#### SUPPLIED PASSAGE

↓

7 Responses to “The Scoble Experiment: Day 13 Report”
  1. K says:

    Why would anyone want to be buying stocks now? Throwing good money after bad. In my opinion, much of the wealth “created” over the past two decades was illusory. I’d venture to say that America (and possibly most of the EU, NZ, AU) are actually poorer than they were 10 years ago because of all the borrowing against then appreciating homes.

    It’s not the end of the world but people may have to revert to the old way of doing things. Actually saving money to buy things.

  2. Drama 2.0 says:

    K: dead on. What we’re seeing now is the end of a grand illusion. A magician created money out of thin air, gave it to the audience and has now caused it to vanish. The audience forgot that the money came into its possession through a magic trick.

    As for “buying stocks,” I think there’s a distinction that needs to be made between traders and “investors.”

    In this market, as a trader, I close out most of my positions before the end of the day. I’m looking for intraday scalping opportunities – on a down day, I can go short, on an up day, I can go long. I’m letting the charts tell me what to do. There’s lots of money to be made (and lost).

    For smart “investors” who are looking to enter positions that they hope will eventually grow in value, the reality of the situation is that it’s not a time to be calling bottoms and frankly, it’s not really a time to be in the market. The massive flight of capital into save havens should tell everyone everything they need to know – lots of wealthy people are looking to protect principal, not grow it.

    We could very well see a bailout agreement (there’s a huge amount of pressure now on lawmakers) and there could be a short-term bounce that gives bulls reason to believe if one is passed.

    But the problem is that this crisis is about more than bad mortgage debt – it’s about flawed financial and monetary systems.

↑

#### GIVEN INFORMATION
↓

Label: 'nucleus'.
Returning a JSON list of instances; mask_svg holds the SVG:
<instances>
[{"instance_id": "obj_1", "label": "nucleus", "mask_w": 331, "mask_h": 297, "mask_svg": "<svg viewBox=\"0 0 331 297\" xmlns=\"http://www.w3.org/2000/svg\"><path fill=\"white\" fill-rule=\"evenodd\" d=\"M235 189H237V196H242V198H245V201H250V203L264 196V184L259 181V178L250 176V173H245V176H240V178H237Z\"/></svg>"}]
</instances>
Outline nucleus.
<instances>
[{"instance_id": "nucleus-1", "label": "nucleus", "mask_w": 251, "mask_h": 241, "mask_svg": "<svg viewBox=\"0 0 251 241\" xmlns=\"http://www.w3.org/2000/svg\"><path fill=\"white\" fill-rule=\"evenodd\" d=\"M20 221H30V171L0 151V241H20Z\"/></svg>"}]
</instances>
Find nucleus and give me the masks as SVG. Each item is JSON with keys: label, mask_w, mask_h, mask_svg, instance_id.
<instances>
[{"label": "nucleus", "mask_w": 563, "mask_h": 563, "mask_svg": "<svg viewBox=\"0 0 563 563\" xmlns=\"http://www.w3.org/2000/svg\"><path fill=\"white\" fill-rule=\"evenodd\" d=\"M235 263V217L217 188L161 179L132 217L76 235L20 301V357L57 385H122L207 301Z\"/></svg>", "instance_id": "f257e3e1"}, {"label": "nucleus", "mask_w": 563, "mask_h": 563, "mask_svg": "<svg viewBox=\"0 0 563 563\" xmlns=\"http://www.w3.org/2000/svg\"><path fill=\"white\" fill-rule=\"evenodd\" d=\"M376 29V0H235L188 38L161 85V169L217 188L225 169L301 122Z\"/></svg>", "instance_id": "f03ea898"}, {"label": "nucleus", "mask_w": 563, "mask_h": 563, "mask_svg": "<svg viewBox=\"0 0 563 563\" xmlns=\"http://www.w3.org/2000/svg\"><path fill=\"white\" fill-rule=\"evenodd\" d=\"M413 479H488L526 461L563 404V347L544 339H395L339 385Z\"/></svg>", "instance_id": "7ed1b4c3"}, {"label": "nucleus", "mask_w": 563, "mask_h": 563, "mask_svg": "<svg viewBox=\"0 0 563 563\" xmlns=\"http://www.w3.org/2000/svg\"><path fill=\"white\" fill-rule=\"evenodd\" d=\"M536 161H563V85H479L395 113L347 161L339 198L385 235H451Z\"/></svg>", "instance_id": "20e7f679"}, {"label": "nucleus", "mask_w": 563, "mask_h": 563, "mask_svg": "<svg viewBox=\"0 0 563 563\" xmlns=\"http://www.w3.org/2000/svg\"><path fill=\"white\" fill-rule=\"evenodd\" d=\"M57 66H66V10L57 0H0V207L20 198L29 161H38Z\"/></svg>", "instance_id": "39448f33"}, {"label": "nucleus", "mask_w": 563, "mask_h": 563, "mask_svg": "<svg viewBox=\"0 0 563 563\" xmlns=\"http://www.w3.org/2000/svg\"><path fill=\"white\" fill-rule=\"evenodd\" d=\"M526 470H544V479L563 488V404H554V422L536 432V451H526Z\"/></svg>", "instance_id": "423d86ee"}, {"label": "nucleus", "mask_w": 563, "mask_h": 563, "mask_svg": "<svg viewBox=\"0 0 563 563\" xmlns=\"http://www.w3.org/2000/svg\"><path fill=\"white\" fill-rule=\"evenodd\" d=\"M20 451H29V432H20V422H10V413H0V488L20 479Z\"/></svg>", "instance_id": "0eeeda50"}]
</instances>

↑

#### PROBLEMS TO SOLVE
1. Summarize the comment thread in two sentences.
2. Write out the portion of the comment thread from "In this market, as" up to and including "made (and lost).".
The records were drawn from a separate source.

#### YOUR RESPONSES
1. K argues that buying stocks now means throwing good money after bad, since much of the wealth of the past two decades was illusory and borrowing against appreciating homes may have left America and other countries poorer, so people may have to go back to saving to buy things. Drama 2.0 agrees, distinguishing traders, who can profit from intraday moves, from investors, for whom it is not really a time to be in the market, and warns that a bailout could bring a short-term bounce while the crisis stems from flawed financial and monetary systems.

2.
In this market, as a trader, I close out most of my positions before the end of the day. I’m looking for intraday scalping opportunities – on a down day, I can go short, on an up day, I can go long. I’m letting the charts tell me what to do. There’s lots of money to be made (and lost).